Identify all lines in the data containing the string "strYear". Copy them out.

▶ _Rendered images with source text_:

##############################

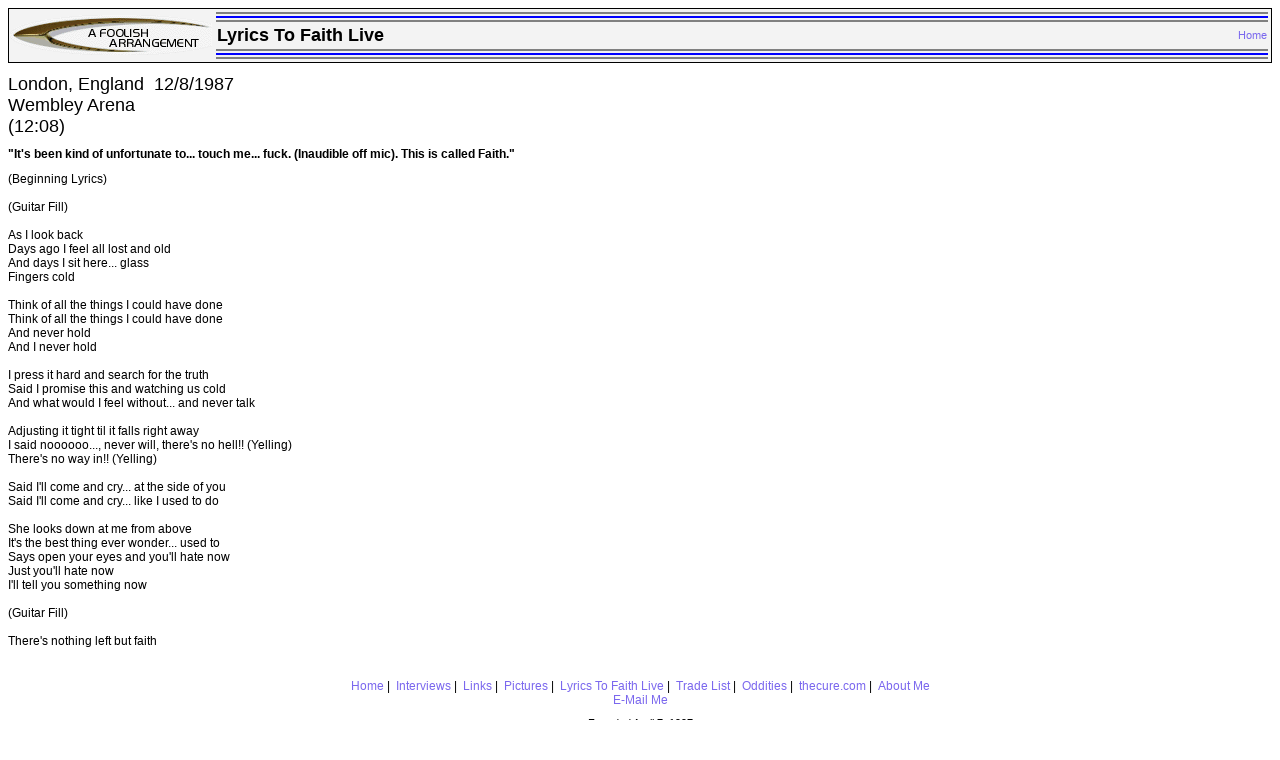

--- FILE ---
content_type: text/html
request_url: http://www.afoolisharrangement.com/Cure/faithlyrics.asp?LyricID=50
body_size: 1730
content:


<html>
<title>A Foolish Arrangement : Lyrics To Faith Live : London, England&nbsp;&nbsp;12/8/1987</title>
<head>
<link rel="stylesheet" type="text/css" href="cure.css">
</head>

<p></p>

<table bgcolor="#f3f3f3" cellpadding="1" cellspacing="0" border="1" bordercolor="black">
<tr><td align="center">
	<img SRC="images/logo4_small.gif" WIDTH="202" HEIGHT="40">
</td>
<td width="100%">
	<table width="100%" bgcolor="#f3f3f3">
		<tr><td bgcolor="gray" colspan="2">
		</td></tr>
		<tr><td bgcolor="blue" colspan="2">
		</td></tr>
		<tr><td bgcolor="gray" colspan="2">
		</td></tr>
		<td>
			<font color="black" size="+1" class="header"><b>Lyrics To Faith Live</b></font>
		</td><td align="right">
			<a href="cure.asp">Home</a></font>
		</td></tr> 
		<tr><td bgcolor="gray" colspan="2">
		</td></tr>
		<tr><td bgcolor="blue" colspan="2">
		</td></tr>
		<tr><td bgcolor="gray" colspan="2">
	</td></tr>
	</table>
</td></tr>
</table>

<p></p>

<font size="+1">London, England&nbsp;&nbsp;12/8/1987</font><br>
	<font size="+1">Wembley Arena</font><br>
	
<font size="+1">(12:08)</font><br>

<p></p>


	<b>&quot;It's been kind of unfortunate to... touch me... fuck. (Inaudible off mic). This is called Faith.&quot;</b>


<p></p>

(Beginning Lyrics)
<BR>
<BR>

(Guitar Fill)<br><br>

As I look back<br>
Days ago I feel all lost and old<br>
And days I sit here... glass<br>
Fingers cold<br><br>

Think of all the things I could have done<br>
Think of all the things I could have done<br>
And never hold<br>
And I never hold<br><br>

I press it hard and search for the truth<br>
Said I promise this and watching us cold<br>
And what would I feel without... and never talk<br><br>

Adjusting it tight til it falls right away<br>
I said noooooo..., never will, there's no hell!! (Yelling)<br>
There's no way in!! (Yelling)<br><br>

Said I'll come and cry... at the side of you<br>
Said I'll come and cry... like I used to do<br><br>

She looks down at me from above<br>
It's the best thing ever wonder... used to<br>
Says open your eyes and you'll hate now<br>
Just you'll hate now<br>
I'll tell you something now<br><br>

(Guitar Fill)<br><br>

There's nothing left but faith

<p>&nbsp;</p>

<center>
<a href="http://www.afoolisharrangement.com/Cure/cure.asp">Home</a>&nbsp;|&nbsp;
<a href="http://www.afoolisharrangement.com/Cure/interviews.asp">Interviews</a>&nbsp;|&nbsp;
<a href="http://www.afoolisharrangement.com/Cure/links.asp">Links</a>&nbsp;|&nbsp;
<a href="http://www.afoolisharrangement.com/Cure/pictures.asp">Pictures</a>&nbsp;|&nbsp;
<a href="http://www.afoolisharrangement.com/Cure/faithlist.asp">Lyrics To Faith Live</a>&nbsp;|&nbsp;
<a href="http://www.afoolisharrangement.com/Cure/tradelist.html">Trade List</a>&nbsp;|&nbsp;
<a href="http://www.afoolisharrangement.com/Cure/oddities.asp">Oddities</a>&nbsp;|&nbsp;
<a href="http://www.ufanz.com/teams/tracking.asp?ti=619&mi=80978">thecure.com</a>&nbsp;|&nbsp;
<a href="http://www.afoolisharrangement.com/me.html">About Me</a><br>
<!--<a href="http://www.afoolisharrangement.com/Cure/search.html">Search</a>&nbsp;|&nbsp;-->
<!--<a href="http://www.afoolisharrangement.com/common/guestbook.asp?GB=Cure">Sign My Guestbook</a>&nbsp;|&nbsp;-->
<a href="mailto:admin@afoolisharrangement.com">E-Mail Me</a>
</p>

<p>Founded April 7, 1997<br>
This page was last updated on April 16, 2009<br>
Dayna Karas � 1997-<span id="Year"></span><br>
Number of visitors currently on this site: <b>184</b></p>

<script language="javascript">
<!--

var strDate = new Date();
var strYear = strDate.getYear();
document.all.Year.innerHTML = strYear;

-->
</script>

</center>



</body>



</html>
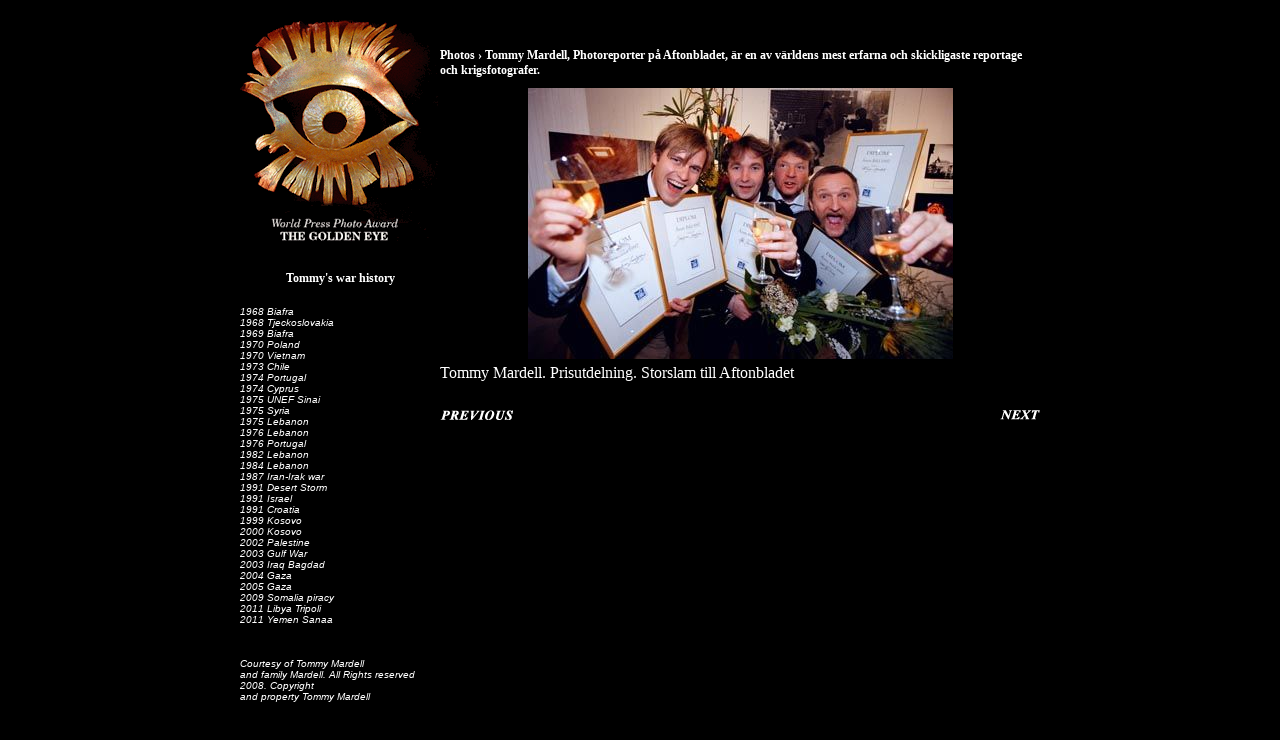

--- FILE ---
content_type: text/html
request_url: http://tommymardell.com/photos.asp?album=507&photo=973
body_size: 4044
content:
<html><head><title>Tommy Mardell</title><meta http-equiv="Content-Type" content="text/html; charset=iso-8859-1"><link href="stylescheet.css" rel="stylesheet" type="text/css"><meta name="description" content="fdadfas"</head><body><table width="800" border="0" align="center" cellpadding="0" cellspacing="0">  <tr>    <td width="200" align="center" valign="top">


<table border="0" cellspacing="0" cellpadding="0">
  <tr align="center">
    <td height="22" colspan="2"><a href="index2.asp"><img src="images/photo_award.gif" width="200" height="221" border="0"></a><br></td>
  </tr>
  <tr align="center">
    <td height="22" colspan="2"><span class="text_warhistory"><br />
      <br />
      Tommy's war history</span><br>
    <img src="images/transparent.gif" width="1" height="20"> </td>
  </tr>
  <tr>
    <td colspan="2"><table border="0" align="center" cellpadding="0" cellspacing="0">
      <tr>
        <td><span class="text_warhistoryyears">1968 Biafra<br>
1968 Tjeckoslovakia<br>
1969 Biafra<br>
1970 Poland<br>
1970 Vietnam<br>
1973 Chile<br>
1974 Portugal<br>
1974 Cyprus<br>
1975 UNEF Sinai<br>
1975 Syria<br>
1975 Lebanon<br>
1976 Lebanon<br>
1976 Portugal<br>
1982 Lebanon<br>
1984 Lebanon<br>
1987 Iran-Irak war<br>
1991 Desert Storm<br>
1991 Israel<br>
1991 Croatia<br>
1999 Kosovo<br>
2000 Kosovo<br>
2002 Palestine<br>
2003 Gulf War<br>
2003 Iraq Bagdad<br>
2004 Gaza<br>
2005 Gaza<br>
2009 Somalia piracy<br>
2011 Libya Tripoli<br>
2011 Yemen Sanaa<br>
<br>
<br>
<br>
Courtesy of Tommy Mardell<br>
and family Mardell. All Rights reserved 2008. Copyright<br>
and property Tommy Mardell<br>
<br>
<br>
<br>
</span></td>
        </tr>
      
    </table>
      </td>
  </tr>
</table>
</td>    <td width="600" valign="top"><img src="images/transparent.gif" width="28" height="28"><br>      <table width="100%"  border="0" cellspacing="0" cellpadding="0">        <tr>          <td>					<table width="100%"  border="0" cellspacing="0" cellpadding="0">              <tr>                <td colspan="2"><span class="text_warhistory"><a href="photos.asp" class="text_warhistory">Photos</a> &#8250; <a href="?album=507" class="text_warhistory">Tommy Mardell, Photoreporter på Aftonbladet, är en av världens mest erfarna och skickligaste reportage och krigsfotografer.</a></span><br>                  <img src="images/transparent.gif" width="10" height="10"></td>              </tr>              <tr>                <td colspan="2"><center>                  <a href="?album=507"><img src="pictures/Årets Bild-Vinnare 1997.jpg" width="425" height="271" border="0"></a>                </center></td>              </tr>              <tr>                <td width="100" colspan="2"><img src="images/transparent.gif" width="1" height="5"></td>              </tr>              <tr>                <td colspan="2"><table width="100%"  border="0" cellspacing="0" cellpadding="0">                    <tr>                      <td width="90%" valign="top" class="text_picture">Tommy Mardell. Prisutdelning. Storslam till Aftonbladet</td>                      <td width="10%"></td>                      <td width="0%" align="right" valign="top" nowrap class="text_picturephoto"></td>                    </tr>                </table></td>              </tr>              <tr>                <td colspan="2" align="right"><img src="images/transparent.gif" width="28" height="28"></td>              </tr>              <tr>			                  <td><a href="?album=507&photo=972"><img src="images/button_previous.gif" width="73" height="10" border="0"></a></td>                <td align="right"><a href="?album=507&photo=974"><img src="images/button_next.gif" width="40" height="10" border="0"></a></td>              </tr>            </table>						</td>  </tr>      </table>    </td>  </tr></table><map name="Map">  <area shape="rect" coords="588,387,665,417" href="index2.htm" alt="Tommy Mardell - photoreporter"></map></body></html>

--- FILE ---
content_type: text/css
request_url: http://tommymardell.com/stylescheet.css
body_size: 1661
content:
.text_warhistory {
	font-family: Georgia, "Times New Roman", Times, serif;
	font-size: 12px;
	font-weight: bold;
}
.text_warhistoryyears {
	font-family: Arial, Helvetica, sans-serif;
	font-size: 10px;
	font-style: italic;
}
body {
	margin-top: 20px;
	background-color: #000000;
	color: #FFFFFF;
}
.text_picture {

	font-family: Georgia, "Times New Roman", Times, serif;
	font-size: 16px;
}
.text_picturephoto {


	font-family: Georgia, "Times New Roman", Times, serif;
	font-size: 11px;
}
.table_edit {
	font-family: Verdana, Arial, Helvetica, sans-serif;
	font-size: 10px;
	color: #000000;
	background-color: #999999;
	padding: 3px;
	font-weight: bold;
	border-top-width: 1px;
	border-top-style: solid;
	border-top-color: #666666;
}
text_edit {

	font-family: Verdana, Arial, Helvetica, sans-serif;
	font-size: 10px;
	color: #000000;
}
a.text_edit {
	font-family: Verdana, Arial, Helvetica, sans-serif;
	font-size: 10px;
	color: #000000;
	text-decoration: none;
}
.form_100 {
	background-color: #CCCCCC;
	font-family: Geneva, Arial, Helvetica, sans-serif;
	font-size: 10px;
	color: #000000;
	width: 100%;
	border: 2px solid #CCCCCC;
}
td {
	font-family: Verdana, Arial, Helvetica, sans-serif;
	font-size: 10px;
}
.form {

	background-color: #CCCCCC;
	font-family: Geneva, Arial, Helvetica, sans-serif;
	font-size: 10px;
	color: #000000;
	border: 2px solid #CCCCCC;
}
a.text_warhistory {
	color: #FFFFFF;
	text-decoration: none;
}
.text_warhistoryForm {
	font-family: Georgia, "Times New Roman", Times, serif;
	font-size: 12px;
	font-weight: bold;
	color: #000000;
	width: 100%;
}
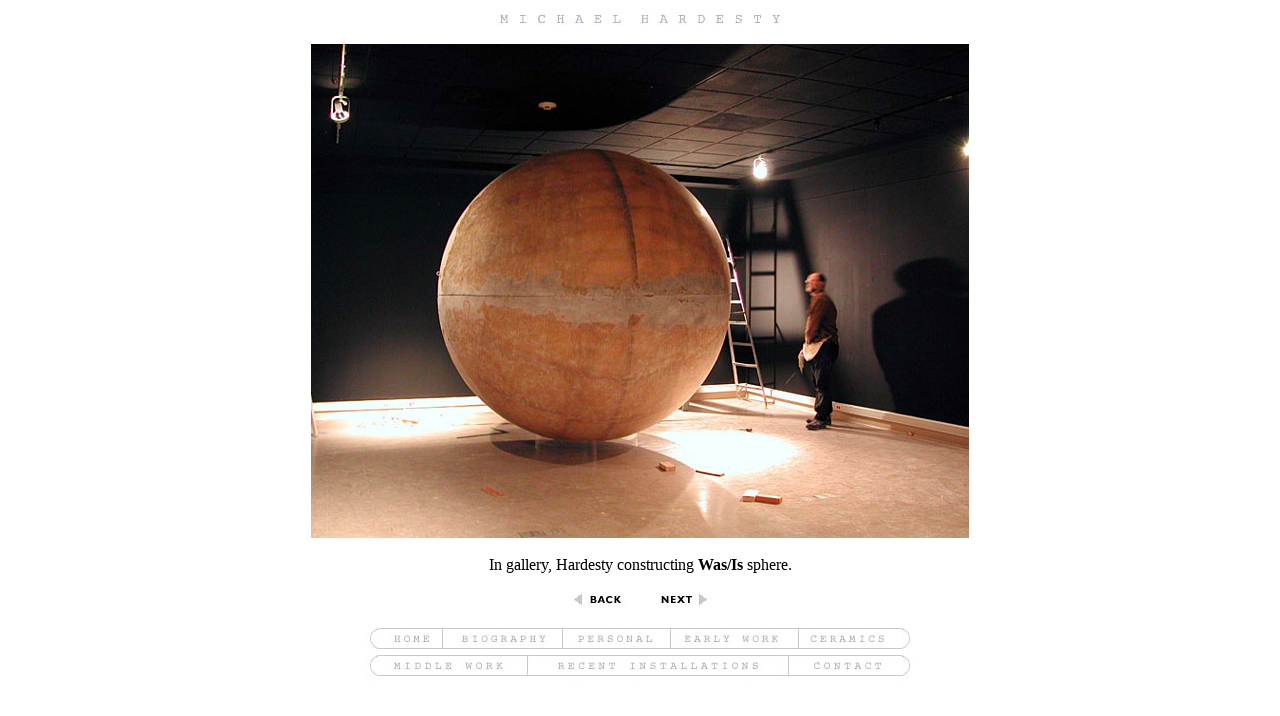

--- FILE ---
content_type: text/html; charset=UTF-8
request_url: http://michaelhardesty.com/Recent%20Installations/Rec16.html
body_size: 1878
content:
<HTML>  
<HEAD>
  <META NAME="GENERATOR" CONTENT="Adobe PageMill 3.0 Mac">
  <TITLE>Recent Work 16</TITLE>
</HEAD>
<BODY BGCOLOR="#ffffff">

<P ALIGN=CENTER><TABLE WIDTH="450" BORDER="0" CELLSPACING="2"
CELLPADDING="0" HEIGHT="16">
  <TR>
    <TD WIDTH="100%" HEIGHT="11" ALIGN="CENTER"><IMG SRC="../Nametag.jpg"
      WIDTH="288" HEIGHT="18" ALIGN="BOTTOM" BORDER="0" NATURALSIZEFLAG="3">

      <P><IMG SRC="Rec16.jpg" WIDTH="658" HEIGHT="494" ALIGN="BOTTOM"
      BORDER="0" NATURALSIZEFLAG="3"></P>

      <P><TABLE WIDTH="450" BORDER="0" CELLSPACING="2" CELLPADDING="0">
         
        <TR>
          <TD WIDTH="100%" ALIGN="CENTER">In gallery, Hardesty constructing
            <B>Was/Is</B> sphere.</TD> 
        </TR>
      </TABLE></P>

      <P><MAP NAME="BackNextMap8">
    <AREA SHAPE="rect" COORDS="83,0,142,18" HREF="Rec17.html">
    <AREA SHAPE="rect" COORDS="-1,0,55,15" HREF="Rec15.html">
</MAP><IMG SRC="../BackNext.jpg" WIDTH="141" HEIGHT="15" ALIGN="BOTTOM"
      BORDER="0" NATURALSIZEFLAG="3" USEMAP="#BackNextMap8" ISMAP>
      </P>

      <P><MAP NAME="NavBarMap7">
    <AREA SHAPE="rect" COORDS="437,6,539,26" HREF="../Ceramics/Ceramics.html">
    <AREA SHAPE="rect" COORDS="428,32,537,54" HREF="../Contact.html">
    <AREA SHAPE="rect" COORDS="169,32,418,53" HREF="RecentIntallations.html">
    <AREA SHAPE="rect" COORDS="16,32,156,53" HREF="../MidddleWork/MiddleWork.html">
    <AREA SHAPE="rect" COORDS="201,5,301,26" HREF="../Personal/Personal.html">
    <AREA SHAPE="rect" COORDS="310,5,429,26" HREF="../EarlyWork/EarlyWork.html">
    <AREA SHAPE="rect" COORDS="82,5,192,26" HREF="../Biography.html">
    <AREA SHAPE="rect" COORDS="13,5,73,26" HREF="../index.html">
</MAP><IMG SRC="../NavBar.jpg" WIDTH="550" HEIGHT="58" ALIGN="BOTTOM"
      BORDER="0" NATURALSIZEFLAG="3" USEMAP="#NavBarMap7" ISMAP>
    </TD>
  </TR>
</TABLE>

</BODY>
</HTML>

##############################

▶ _Task solution_:
var strYear = strDate.getYear();
document.all.Year.innerHTML = strYear;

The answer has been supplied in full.